> **Texte extrait**:

+--

Mon
grand-père me disait : le bois te chauffe trois fois. La première chauffe
à lieu quand tu le coupes, la deuxième quand tu le ranges pour le sécher, la
troisième quand tu le brûles dans la cheminée.
Les
deux premières chauffes expliquent pourquoi le feu de bois n’est pas un
chauffage de tous repos. Bon, bien sûr, on peut l’acheter le bois (coupé et séché), pour n’avoir plus qu’à
le déposer dans la cheminée. C’est une pratique largement établie de nos jours.
Encore faut-il accepter la contrainte de la troisième chauffe qui consiste à
approvisionner le foyer en bûches au fur et à mesure qu’elles se consument.
Au
vu de ces astreintes, j’imagine assez mal les personnes habitants en
appartement se chauffer avec du bois. Et je comprends que celles qui utilisent
ce mode de chauffage en maison individuelle, veuillent avoir le meilleur
rendement possible en matière d’énergie
calorifique restituée dans leur habitation.
Et
c’est pour cela que les foyers ouverts restent chez beaucoup de personne, comme
au domaine de Frévent, des éléments de décoration, ou de support pour y placer
des inserts.
La
plupart d’entre eux ne sont plus destinés à réchauffer l’atmosphère des lieux. Ils
ne brûlent plus que de temps en temps pour l’agrément des ambiances historiques.
C’est
à cet égard qu’il me parait ridicule d’envisager une loi pour les interdire,
même si il est démontré scientifiquement qu’ils émettent des fumées
polluantes.
Voilà
un bien curieux remède envisagé, au nom de l’écologie, qui vise à supprimer le
moyen de chauffe le plus ancien qui existe sur notre planète et qui n’a pas
transformé la climatologie de la terre durant des millénaires.
Peut-être
qu’un jour, dans la même logique, s’il est prouvé par les scientifiques que le
fumier de vaches est polluant pour les sols, il faudra interdire les épandages
des déjections animales pour mieux faire de la place aux engrais chimiques.
Mais
j’ai soudain l’esprit critique qui me monte au cerveau. Alors on se détend… et
on revient à nos jolis feux de cheminée qui avaient tant de charme quand ils
n’étaient pas contenus dans un cube en fonte.
Jadis,
on les entendait brûler. Des crépitements aux chansons des plus insolites, ils
nous parlaient. On les écoutait. Un monologue flamboyant s’installait dans les
pièces, attirant irrésistiblement la présence de l’un près de l’autre. Leurs
vocalises nous signifiaient combien ils tentaient de nous apporter le réconfort
souhaité. Leurs amplitudes sonores nous alertaient quand furieux, ils
débordaient d’énergie ou quand affaiblis, il fallait les attiser. Une relation
se constituait alors entre le maître et son serviteur.

+--

Données extraites
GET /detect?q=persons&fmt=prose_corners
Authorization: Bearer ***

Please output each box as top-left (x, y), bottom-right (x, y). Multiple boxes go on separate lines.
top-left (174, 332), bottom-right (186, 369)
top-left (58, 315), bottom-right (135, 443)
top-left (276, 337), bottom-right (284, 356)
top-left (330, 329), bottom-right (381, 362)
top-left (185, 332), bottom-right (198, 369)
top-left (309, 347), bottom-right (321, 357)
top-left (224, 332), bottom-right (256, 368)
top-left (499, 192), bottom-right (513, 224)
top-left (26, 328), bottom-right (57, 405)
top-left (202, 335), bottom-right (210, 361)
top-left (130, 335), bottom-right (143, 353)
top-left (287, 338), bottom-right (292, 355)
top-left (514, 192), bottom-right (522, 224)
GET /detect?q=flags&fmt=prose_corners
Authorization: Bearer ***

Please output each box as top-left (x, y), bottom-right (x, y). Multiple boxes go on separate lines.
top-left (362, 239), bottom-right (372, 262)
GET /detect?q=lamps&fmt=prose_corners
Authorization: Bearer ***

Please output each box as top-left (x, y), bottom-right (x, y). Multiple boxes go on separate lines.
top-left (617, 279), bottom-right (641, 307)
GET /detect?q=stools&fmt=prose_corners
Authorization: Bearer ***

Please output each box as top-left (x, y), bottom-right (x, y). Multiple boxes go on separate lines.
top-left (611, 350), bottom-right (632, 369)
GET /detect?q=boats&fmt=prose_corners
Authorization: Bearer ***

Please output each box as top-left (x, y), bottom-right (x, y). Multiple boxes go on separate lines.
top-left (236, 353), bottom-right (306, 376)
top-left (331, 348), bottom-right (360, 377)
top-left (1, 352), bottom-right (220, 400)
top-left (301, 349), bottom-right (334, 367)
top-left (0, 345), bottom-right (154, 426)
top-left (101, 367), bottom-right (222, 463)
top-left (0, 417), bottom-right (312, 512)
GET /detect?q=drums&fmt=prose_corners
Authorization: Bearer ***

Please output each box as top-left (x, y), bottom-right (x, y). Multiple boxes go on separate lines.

+--

Relevez, dans le texte sur le chauffage au bois, chacun des moments où le bois chauffe selon le grand-père.

> **Résultat attendu**:
- Quand on le coupe
- Quand on le range pour le sécher
- Quand on le brûle dans la cheminée